Sur sa promesse, je me paie une virouze au labo. Le rouquin m’accueille avec son cordial sourire habituel.
— Besoin de mes services, commissaire ?
— Je vais t’exposer mon petit problème, Léon. J’ai un voyage à faire en compagnie d’un monsieur qui aimerait mourir plutôt que de faire ledit voyage.
— Heureusement qu’il s’agit pas d’un voyage de noces ! rigole le brave rouillé.
Il passe la main dans son incendie et cligne de l’œil.
— Si je comprends bien, vous cherchez un remède pour le faire tenir tranquille et même pour lui donner l’envie de vous accompagner ?
— T’es le type le plus intelligent de cette maison après le fameux commissaire San-Antonio, applaudis-je.
— Il faut que votre zèbre soit docile, quoi ? Qu’il marche, qu’il obéisse et qu’il ne fasse pas de pet ?
— Tout juste, Auguste !
— J’ai ce qu’il vous faut. Avant le départ, on lui fera une petite piqûre.
— L’effet dure combien de temps ?
— Quelques heures. Mais vous pourrez la renouveler.
— Mon type ne deviendra pas gâteux.
— Pas du tout.
— En ce cas, prépare-moi une petite trousse boy-scout pour demain matin.
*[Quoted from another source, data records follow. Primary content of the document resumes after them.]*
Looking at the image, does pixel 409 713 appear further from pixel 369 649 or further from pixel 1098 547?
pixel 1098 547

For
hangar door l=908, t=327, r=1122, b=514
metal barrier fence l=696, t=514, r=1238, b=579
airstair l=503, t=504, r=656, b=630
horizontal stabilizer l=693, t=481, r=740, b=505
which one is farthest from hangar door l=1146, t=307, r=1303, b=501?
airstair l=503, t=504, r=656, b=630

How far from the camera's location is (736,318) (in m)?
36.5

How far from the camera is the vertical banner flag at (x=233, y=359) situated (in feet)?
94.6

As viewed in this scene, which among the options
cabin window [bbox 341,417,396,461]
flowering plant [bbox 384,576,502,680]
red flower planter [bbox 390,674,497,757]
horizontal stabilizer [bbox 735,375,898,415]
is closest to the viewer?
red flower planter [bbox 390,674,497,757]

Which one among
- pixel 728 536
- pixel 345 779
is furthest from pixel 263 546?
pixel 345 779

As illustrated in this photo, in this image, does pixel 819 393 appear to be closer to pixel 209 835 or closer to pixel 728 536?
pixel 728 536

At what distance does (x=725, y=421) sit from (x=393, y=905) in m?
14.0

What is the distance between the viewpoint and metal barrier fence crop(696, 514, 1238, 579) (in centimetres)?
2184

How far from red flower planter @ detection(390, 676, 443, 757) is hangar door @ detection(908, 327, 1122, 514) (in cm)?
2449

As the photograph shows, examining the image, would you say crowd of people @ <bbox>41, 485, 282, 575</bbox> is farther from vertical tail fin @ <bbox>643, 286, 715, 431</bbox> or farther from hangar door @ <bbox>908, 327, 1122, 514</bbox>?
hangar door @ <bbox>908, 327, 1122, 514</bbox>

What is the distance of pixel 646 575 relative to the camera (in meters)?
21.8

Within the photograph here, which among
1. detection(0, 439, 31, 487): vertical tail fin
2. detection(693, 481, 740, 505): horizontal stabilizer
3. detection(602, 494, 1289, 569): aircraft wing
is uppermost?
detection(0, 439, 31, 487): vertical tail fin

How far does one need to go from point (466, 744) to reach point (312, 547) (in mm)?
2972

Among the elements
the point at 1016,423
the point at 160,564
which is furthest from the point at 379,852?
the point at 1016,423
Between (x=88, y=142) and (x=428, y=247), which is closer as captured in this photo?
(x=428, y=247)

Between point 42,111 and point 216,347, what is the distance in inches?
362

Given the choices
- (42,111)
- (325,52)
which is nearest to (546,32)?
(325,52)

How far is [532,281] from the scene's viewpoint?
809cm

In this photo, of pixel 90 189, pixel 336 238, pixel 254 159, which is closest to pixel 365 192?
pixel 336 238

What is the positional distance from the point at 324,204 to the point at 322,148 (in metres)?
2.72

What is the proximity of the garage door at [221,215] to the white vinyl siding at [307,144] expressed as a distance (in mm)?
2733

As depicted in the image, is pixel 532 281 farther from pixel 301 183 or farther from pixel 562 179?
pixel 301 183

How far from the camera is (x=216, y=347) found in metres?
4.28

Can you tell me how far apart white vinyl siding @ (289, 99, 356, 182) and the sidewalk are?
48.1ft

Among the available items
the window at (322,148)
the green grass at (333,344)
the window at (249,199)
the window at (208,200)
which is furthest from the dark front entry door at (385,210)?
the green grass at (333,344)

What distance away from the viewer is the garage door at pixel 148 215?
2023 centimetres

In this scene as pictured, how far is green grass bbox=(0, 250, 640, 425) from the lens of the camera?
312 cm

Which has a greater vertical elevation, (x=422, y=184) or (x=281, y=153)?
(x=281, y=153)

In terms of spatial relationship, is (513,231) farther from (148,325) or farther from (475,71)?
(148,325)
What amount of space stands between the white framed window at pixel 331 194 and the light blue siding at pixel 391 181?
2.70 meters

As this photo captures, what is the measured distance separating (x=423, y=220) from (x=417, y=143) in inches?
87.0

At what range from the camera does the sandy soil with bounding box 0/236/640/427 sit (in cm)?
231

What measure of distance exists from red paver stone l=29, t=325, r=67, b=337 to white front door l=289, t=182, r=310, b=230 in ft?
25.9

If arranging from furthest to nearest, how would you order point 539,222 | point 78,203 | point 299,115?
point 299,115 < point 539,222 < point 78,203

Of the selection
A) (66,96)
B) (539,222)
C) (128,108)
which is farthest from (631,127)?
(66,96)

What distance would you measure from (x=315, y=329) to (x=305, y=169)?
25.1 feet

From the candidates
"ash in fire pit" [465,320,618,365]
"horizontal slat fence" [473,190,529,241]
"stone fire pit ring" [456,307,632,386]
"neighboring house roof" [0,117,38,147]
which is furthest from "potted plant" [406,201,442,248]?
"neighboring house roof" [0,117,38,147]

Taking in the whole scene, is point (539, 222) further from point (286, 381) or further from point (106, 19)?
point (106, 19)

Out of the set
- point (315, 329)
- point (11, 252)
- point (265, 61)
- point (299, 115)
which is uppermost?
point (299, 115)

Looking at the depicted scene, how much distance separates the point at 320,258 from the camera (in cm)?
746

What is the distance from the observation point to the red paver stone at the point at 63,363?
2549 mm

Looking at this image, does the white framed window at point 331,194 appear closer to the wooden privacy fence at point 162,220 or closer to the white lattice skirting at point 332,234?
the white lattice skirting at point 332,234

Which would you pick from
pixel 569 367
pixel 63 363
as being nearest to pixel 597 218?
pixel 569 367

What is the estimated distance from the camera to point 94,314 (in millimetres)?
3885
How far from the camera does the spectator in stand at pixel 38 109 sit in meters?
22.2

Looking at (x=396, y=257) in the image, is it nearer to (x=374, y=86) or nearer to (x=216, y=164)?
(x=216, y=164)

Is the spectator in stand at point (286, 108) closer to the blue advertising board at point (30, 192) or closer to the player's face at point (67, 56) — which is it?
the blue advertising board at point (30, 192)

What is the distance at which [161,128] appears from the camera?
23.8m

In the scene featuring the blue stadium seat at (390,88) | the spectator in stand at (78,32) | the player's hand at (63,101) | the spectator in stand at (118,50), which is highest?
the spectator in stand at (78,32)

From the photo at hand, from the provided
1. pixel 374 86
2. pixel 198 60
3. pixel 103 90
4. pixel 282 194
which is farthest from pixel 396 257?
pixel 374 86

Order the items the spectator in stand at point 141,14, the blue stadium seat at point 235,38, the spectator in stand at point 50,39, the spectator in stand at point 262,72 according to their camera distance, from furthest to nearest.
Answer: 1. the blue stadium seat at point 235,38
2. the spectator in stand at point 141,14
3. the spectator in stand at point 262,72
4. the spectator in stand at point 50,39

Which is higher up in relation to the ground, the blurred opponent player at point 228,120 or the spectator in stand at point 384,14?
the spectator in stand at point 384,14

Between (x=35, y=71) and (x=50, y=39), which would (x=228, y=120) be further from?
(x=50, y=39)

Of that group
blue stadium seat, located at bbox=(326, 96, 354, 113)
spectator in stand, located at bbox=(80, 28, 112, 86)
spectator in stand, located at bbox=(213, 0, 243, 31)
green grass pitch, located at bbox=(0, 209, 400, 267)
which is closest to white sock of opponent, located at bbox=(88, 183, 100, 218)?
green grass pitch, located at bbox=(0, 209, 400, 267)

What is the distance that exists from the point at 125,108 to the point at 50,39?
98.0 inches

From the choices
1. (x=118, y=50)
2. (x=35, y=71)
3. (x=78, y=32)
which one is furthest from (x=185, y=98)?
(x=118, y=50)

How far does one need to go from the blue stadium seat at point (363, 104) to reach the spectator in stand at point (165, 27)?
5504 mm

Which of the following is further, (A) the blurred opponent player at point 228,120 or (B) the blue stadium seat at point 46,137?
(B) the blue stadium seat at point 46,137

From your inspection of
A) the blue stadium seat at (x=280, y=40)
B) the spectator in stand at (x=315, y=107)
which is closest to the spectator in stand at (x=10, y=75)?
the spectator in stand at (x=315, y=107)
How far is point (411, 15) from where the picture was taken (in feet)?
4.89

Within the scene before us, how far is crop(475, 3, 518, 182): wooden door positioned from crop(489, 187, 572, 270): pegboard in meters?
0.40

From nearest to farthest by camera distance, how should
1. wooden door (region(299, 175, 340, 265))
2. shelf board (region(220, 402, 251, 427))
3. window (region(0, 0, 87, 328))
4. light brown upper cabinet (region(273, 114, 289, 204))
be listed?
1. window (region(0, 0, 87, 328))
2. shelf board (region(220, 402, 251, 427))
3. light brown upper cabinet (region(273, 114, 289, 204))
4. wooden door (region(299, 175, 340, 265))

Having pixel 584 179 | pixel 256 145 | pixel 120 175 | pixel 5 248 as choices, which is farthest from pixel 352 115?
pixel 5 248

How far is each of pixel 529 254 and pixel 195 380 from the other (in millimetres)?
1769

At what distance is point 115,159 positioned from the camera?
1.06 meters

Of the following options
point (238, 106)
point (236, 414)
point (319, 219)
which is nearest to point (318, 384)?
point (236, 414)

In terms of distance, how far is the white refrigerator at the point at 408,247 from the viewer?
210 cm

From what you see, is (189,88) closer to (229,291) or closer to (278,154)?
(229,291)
Et je me débine, gonflé à bloc !
CHAPITRE III
Des zigs qui poussent de drôles de bouilles, ce sont les vendeurs du B.H.V. lorsque je m’annonce dans leur sous-sol débordant de richesses quincaillères. Je commence par le rayon des coupe-tomates, je me dis qu’en Arabie, ça doit intéresser l’indigène, ce genre d’article, vu que messieurs les Kelsaltipes n’ont pas grand-chose d’autre que les pommes d’or à se filer sous les chailles. Faut être pratique. Dans tous les patelins in the world, les gens adorent acheter des trucs qui ne servent pas à grand-chose, mais à la condition que les trucs en question possèdent une utilité apparente.
Je laisse le vendeur me baratiner et m’expliquer le fonctionnement de l’engin. C’est bête comme coupe-chou. Il y a une manivelle, un levier de vitesse et un volant. Ça ne se conduit pas plus difficilement qu’une deux-chevaux et ça te vous débite les tomates en rondelles minces comme les tranches de saucisson qu’on vous sert dans les restaurants à prix fixe.
Quand le bradeur m’a dûment démontré que cet appareil vous bouleverse une existence, au point qu’il y a la vie avant lui et la vie après, il se hasarde à me demander si j’en désire un.